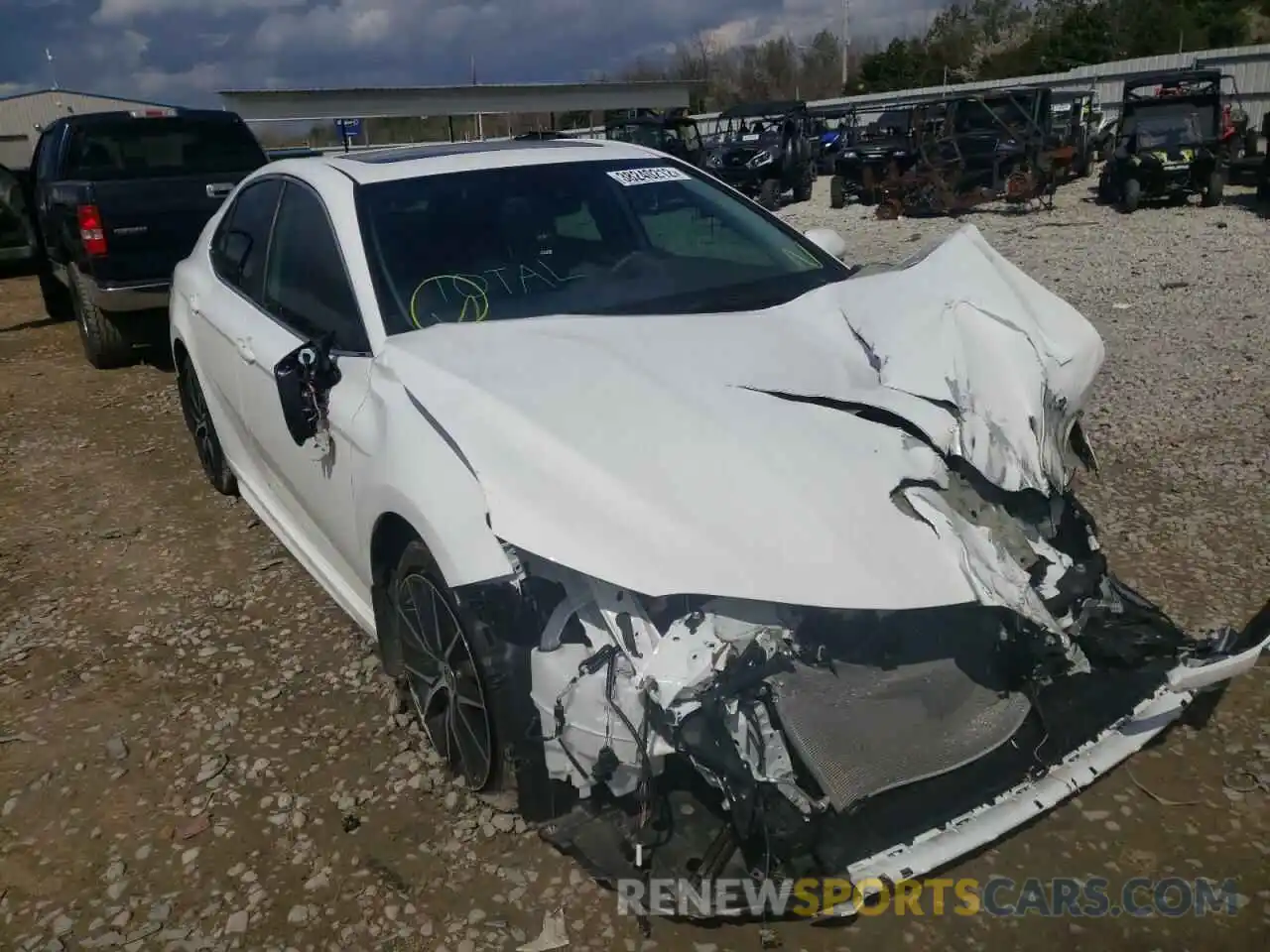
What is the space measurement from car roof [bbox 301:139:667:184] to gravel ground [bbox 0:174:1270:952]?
5.64 feet

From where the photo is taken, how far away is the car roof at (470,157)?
342 cm

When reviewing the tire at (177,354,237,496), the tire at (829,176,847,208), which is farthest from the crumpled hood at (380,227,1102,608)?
the tire at (829,176,847,208)

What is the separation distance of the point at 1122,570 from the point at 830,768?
2.26 meters

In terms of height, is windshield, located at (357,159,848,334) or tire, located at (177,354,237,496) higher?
windshield, located at (357,159,848,334)

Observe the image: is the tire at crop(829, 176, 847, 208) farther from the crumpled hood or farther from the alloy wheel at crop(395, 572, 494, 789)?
the alloy wheel at crop(395, 572, 494, 789)

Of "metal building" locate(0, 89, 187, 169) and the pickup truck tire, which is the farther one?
"metal building" locate(0, 89, 187, 169)

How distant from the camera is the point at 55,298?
10.8 meters

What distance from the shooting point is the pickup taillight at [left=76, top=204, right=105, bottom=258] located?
6785 millimetres

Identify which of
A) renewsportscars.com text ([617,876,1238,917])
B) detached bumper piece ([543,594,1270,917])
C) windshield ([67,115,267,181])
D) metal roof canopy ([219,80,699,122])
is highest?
metal roof canopy ([219,80,699,122])

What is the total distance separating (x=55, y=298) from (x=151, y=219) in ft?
16.0

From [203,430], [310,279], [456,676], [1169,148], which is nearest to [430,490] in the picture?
[456,676]

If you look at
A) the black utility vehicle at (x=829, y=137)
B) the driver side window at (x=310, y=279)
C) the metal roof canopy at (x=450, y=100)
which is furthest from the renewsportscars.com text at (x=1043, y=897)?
the metal roof canopy at (x=450, y=100)

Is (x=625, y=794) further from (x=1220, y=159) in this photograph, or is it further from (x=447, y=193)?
(x=1220, y=159)

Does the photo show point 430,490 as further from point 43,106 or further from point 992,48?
point 992,48
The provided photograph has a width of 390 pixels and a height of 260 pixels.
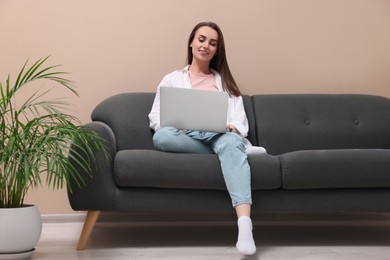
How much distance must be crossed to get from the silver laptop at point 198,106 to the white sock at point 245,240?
425mm

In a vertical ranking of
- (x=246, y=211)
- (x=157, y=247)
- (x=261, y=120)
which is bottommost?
(x=157, y=247)

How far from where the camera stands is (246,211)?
89.7 inches

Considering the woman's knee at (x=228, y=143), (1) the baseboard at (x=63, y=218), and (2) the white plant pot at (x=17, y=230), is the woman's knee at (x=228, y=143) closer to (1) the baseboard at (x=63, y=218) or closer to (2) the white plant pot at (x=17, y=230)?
(2) the white plant pot at (x=17, y=230)

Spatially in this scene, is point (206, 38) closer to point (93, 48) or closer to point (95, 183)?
point (93, 48)

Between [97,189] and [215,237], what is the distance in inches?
28.6

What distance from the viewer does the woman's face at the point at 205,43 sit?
291cm

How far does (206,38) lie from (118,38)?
0.57 m

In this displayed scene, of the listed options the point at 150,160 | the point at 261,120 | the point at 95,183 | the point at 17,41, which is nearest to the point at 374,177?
the point at 261,120

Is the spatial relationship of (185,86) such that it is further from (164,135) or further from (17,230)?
(17,230)

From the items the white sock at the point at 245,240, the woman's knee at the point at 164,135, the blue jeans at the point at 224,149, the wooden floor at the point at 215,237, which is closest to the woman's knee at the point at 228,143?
the blue jeans at the point at 224,149

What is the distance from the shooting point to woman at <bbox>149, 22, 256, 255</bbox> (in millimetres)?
2293

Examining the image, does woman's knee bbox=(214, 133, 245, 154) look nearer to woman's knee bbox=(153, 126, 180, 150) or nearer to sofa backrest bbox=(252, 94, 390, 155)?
woman's knee bbox=(153, 126, 180, 150)

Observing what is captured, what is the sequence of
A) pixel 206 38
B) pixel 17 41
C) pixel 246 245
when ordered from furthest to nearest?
pixel 17 41 < pixel 206 38 < pixel 246 245

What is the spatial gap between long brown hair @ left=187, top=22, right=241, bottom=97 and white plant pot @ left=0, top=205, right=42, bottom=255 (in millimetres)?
1256
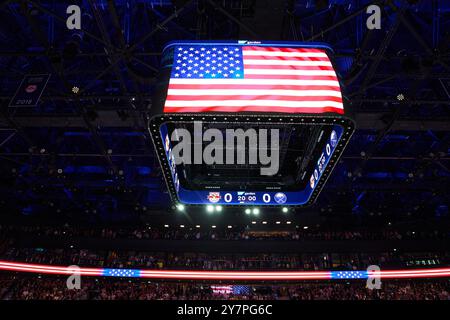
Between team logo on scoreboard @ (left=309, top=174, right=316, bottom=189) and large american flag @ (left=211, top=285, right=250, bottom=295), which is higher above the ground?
team logo on scoreboard @ (left=309, top=174, right=316, bottom=189)

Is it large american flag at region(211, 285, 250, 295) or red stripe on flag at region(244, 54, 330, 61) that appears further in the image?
large american flag at region(211, 285, 250, 295)

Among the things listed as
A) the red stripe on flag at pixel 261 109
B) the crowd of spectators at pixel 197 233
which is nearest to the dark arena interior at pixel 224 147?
the red stripe on flag at pixel 261 109

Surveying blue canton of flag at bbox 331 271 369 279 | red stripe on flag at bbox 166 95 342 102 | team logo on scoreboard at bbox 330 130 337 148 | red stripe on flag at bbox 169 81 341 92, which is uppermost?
red stripe on flag at bbox 169 81 341 92

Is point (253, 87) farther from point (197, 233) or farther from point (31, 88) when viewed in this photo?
point (197, 233)

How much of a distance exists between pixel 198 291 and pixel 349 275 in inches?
319

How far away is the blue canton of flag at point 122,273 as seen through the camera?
1891 cm

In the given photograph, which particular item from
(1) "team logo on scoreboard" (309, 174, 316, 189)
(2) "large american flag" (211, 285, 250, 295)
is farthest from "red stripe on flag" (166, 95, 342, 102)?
(2) "large american flag" (211, 285, 250, 295)

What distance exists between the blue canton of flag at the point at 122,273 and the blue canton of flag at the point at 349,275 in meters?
9.96

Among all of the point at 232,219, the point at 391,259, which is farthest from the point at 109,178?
the point at 391,259

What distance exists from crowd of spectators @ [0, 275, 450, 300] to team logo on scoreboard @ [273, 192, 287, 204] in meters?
16.5

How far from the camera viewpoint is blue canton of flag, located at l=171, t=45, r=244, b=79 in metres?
3.71

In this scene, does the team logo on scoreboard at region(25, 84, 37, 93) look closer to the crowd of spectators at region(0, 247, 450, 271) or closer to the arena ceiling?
the arena ceiling

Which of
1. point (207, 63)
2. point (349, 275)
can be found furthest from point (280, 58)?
point (349, 275)

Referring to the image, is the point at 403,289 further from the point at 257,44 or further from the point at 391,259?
the point at 257,44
------------------------------------------------------------------------
**Written task**
Output every line of the records above as a JSON list of strings, one string per line, with blank lines and the picture lines left out.

**Result of this task**
[
  "What is the space measurement from car roof [bbox 301:139:667:184] to gravel ground [bbox 0:174:1270:952]?",
  "5.64 feet",
  "From where the photo is taken, how far away is the car roof at (470,157)?",
  "342 cm",
  "When reviewing the tire at (177,354,237,496), the tire at (829,176,847,208), which is farthest from the crumpled hood at (380,227,1102,608)?",
  "the tire at (829,176,847,208)",
  "What is the separation distance of the point at 1122,570 from the point at 830,768?",
  "2.26 meters",
  "In terms of height, is windshield, located at (357,159,848,334) or tire, located at (177,354,237,496) higher?",
  "windshield, located at (357,159,848,334)",
  "Observe the image: is the tire at crop(829, 176, 847, 208) farther from the crumpled hood or farther from the alloy wheel at crop(395, 572, 494, 789)?",
  "the alloy wheel at crop(395, 572, 494, 789)",
  "Of \"metal building\" locate(0, 89, 187, 169) and the pickup truck tire, which is the farther one?",
  "\"metal building\" locate(0, 89, 187, 169)",
  "How distant from the camera is the point at 55,298?",
  "10.8 meters",
  "What distance from the shooting point is the pickup taillight at [left=76, top=204, right=105, bottom=258] located?",
  "6785 millimetres",
  "Identify which of",
  "A) renewsportscars.com text ([617,876,1238,917])",
  "B) detached bumper piece ([543,594,1270,917])",
  "C) windshield ([67,115,267,181])",
  "D) metal roof canopy ([219,80,699,122])",
  "is highest?",
  "metal roof canopy ([219,80,699,122])",
  "What is the total distance separating (x=55, y=298) from (x=151, y=219) in ft?",
  "16.0",
  "From [203,430], [310,279], [456,676], [1169,148], which is nearest to [430,490] in the picture?",
  "[456,676]",
  "If you look at",
  "A) the black utility vehicle at (x=829, y=137)",
  "B) the driver side window at (x=310, y=279)",
  "C) the metal roof canopy at (x=450, y=100)",
  "which is furthest from the renewsportscars.com text at (x=1043, y=897)?",
  "the metal roof canopy at (x=450, y=100)",
  "Is (x=625, y=794) further from (x=1220, y=159) in this photograph, or is it further from (x=447, y=193)?",
  "(x=1220, y=159)",
  "Does the photo show point 430,490 as further from point 43,106 or further from point 992,48?",
  "point 992,48",
  "The provided photograph has a width of 390 pixels and a height of 260 pixels.",
  "How much distance must be crossed to get from the silver laptop at point 198,106 to the white sock at point 245,240?",
  "425mm",
  "In a vertical ranking of",
  "- (x=246, y=211)",
  "- (x=157, y=247)",
  "- (x=261, y=120)",
  "which is bottommost?",
  "(x=157, y=247)",
  "How far from where the camera stands is (246,211)?",
  "89.7 inches",
  "Considering the woman's knee at (x=228, y=143), (1) the baseboard at (x=63, y=218), and (2) the white plant pot at (x=17, y=230), is the woman's knee at (x=228, y=143) closer to (1) the baseboard at (x=63, y=218) or closer to (2) the white plant pot at (x=17, y=230)?",
  "(2) the white plant pot at (x=17, y=230)",
  "Spatially in this scene, is point (206, 38) closer to point (93, 48) or closer to point (95, 183)?",
  "point (93, 48)",
  "Between [97,189] and [215,237], what is the distance in inches?",
  "28.6",
  "What distance from the viewer does the woman's face at the point at 205,43 sit?",
  "291cm",
  "How far does (206,38) lie from (118,38)?",
  "0.57 m",
  "In this displayed scene, of the listed options the point at 150,160 | the point at 261,120 | the point at 95,183 | the point at 17,41, which is nearest to the point at 374,177?",
  "the point at 261,120",
  "Is the spatial relationship of (185,86) such that it is further from (164,135) or further from (17,230)?",
  "(17,230)",
  "From the items the white sock at the point at 245,240, the woman's knee at the point at 164,135, the blue jeans at the point at 224,149, the wooden floor at the point at 215,237, which is closest to the woman's knee at the point at 228,143?",
  "the blue jeans at the point at 224,149",
  "What is the distance from the shooting point to woman at <bbox>149, 22, 256, 255</bbox> (in millimetres)?",
  "2293",
  "Examining the image, does woman's knee bbox=(214, 133, 245, 154) look nearer to woman's knee bbox=(153, 126, 180, 150) or nearer to sofa backrest bbox=(252, 94, 390, 155)?",
  "woman's knee bbox=(153, 126, 180, 150)",
  "Observing what is captured, what is the sequence of",
  "A) pixel 206 38",
  "B) pixel 17 41",
  "C) pixel 246 245",
  "when ordered from furthest to nearest?",
  "pixel 17 41 < pixel 206 38 < pixel 246 245",
  "What is the spatial gap between long brown hair @ left=187, top=22, right=241, bottom=97 and white plant pot @ left=0, top=205, right=42, bottom=255 (in millimetres)?",
  "1256",
  "Between team logo on scoreboard @ (left=309, top=174, right=316, bottom=189) and large american flag @ (left=211, top=285, right=250, bottom=295), which is higher above the ground?",
  "team logo on scoreboard @ (left=309, top=174, right=316, bottom=189)",
  "Is it large american flag at region(211, 285, 250, 295) or red stripe on flag at region(244, 54, 330, 61) that appears further in the image?",
  "large american flag at region(211, 285, 250, 295)",
  "Among the things listed as",
  "A) the red stripe on flag at pixel 261 109",
  "B) the crowd of spectators at pixel 197 233",
  "which is nearest to the dark arena interior at pixel 224 147?",
  "the red stripe on flag at pixel 261 109",
  "Surveying blue canton of flag at bbox 331 271 369 279 | red stripe on flag at bbox 166 95 342 102 | team logo on scoreboard at bbox 330 130 337 148 | red stripe on flag at bbox 169 81 341 92, which is uppermost?",
  "red stripe on flag at bbox 169 81 341 92",
  "Is point (253, 87) farther from point (197, 233) or farther from point (31, 88) when viewed in this photo?",
  "point (197, 233)",
  "How much of a distance exists between pixel 198 291 and pixel 349 275 in inches?",
  "319",
  "How far away is the blue canton of flag at point 122,273 as seen through the camera?",
  "1891 cm",
  "In the given photograph, which particular item from",
  "(1) \"team logo on scoreboard\" (309, 174, 316, 189)",
  "(2) \"large american flag\" (211, 285, 250, 295)",
  "is farthest from \"red stripe on flag\" (166, 95, 342, 102)?",
  "(2) \"large american flag\" (211, 285, 250, 295)",
  "What distance exists between the blue canton of flag at the point at 122,273 and the blue canton of flag at the point at 349,275 in meters?",
  "9.96",
  "Among all of the point at 232,219, the point at 391,259, which is farthest from the point at 109,178?",
  "the point at 391,259",
  "What distance exists from crowd of spectators @ [0, 275, 450, 300] to team logo on scoreboard @ [273, 192, 287, 204] in meters?",
  "16.5",
  "How far from the camera viewpoint is blue canton of flag, located at l=171, t=45, r=244, b=79 in metres?",
  "3.71",
  "In this scene, does the team logo on scoreboard at region(25, 84, 37, 93) look closer to the crowd of spectators at region(0, 247, 450, 271) or closer to the arena ceiling?",
  "the arena ceiling",
  "Which of",
  "1. point (207, 63)",
  "2. point (349, 275)",
  "can be found furthest from point (280, 58)?",
  "point (349, 275)",
  "Referring to the image, is the point at 403,289 further from the point at 257,44 or further from the point at 391,259?",
  "the point at 257,44"
]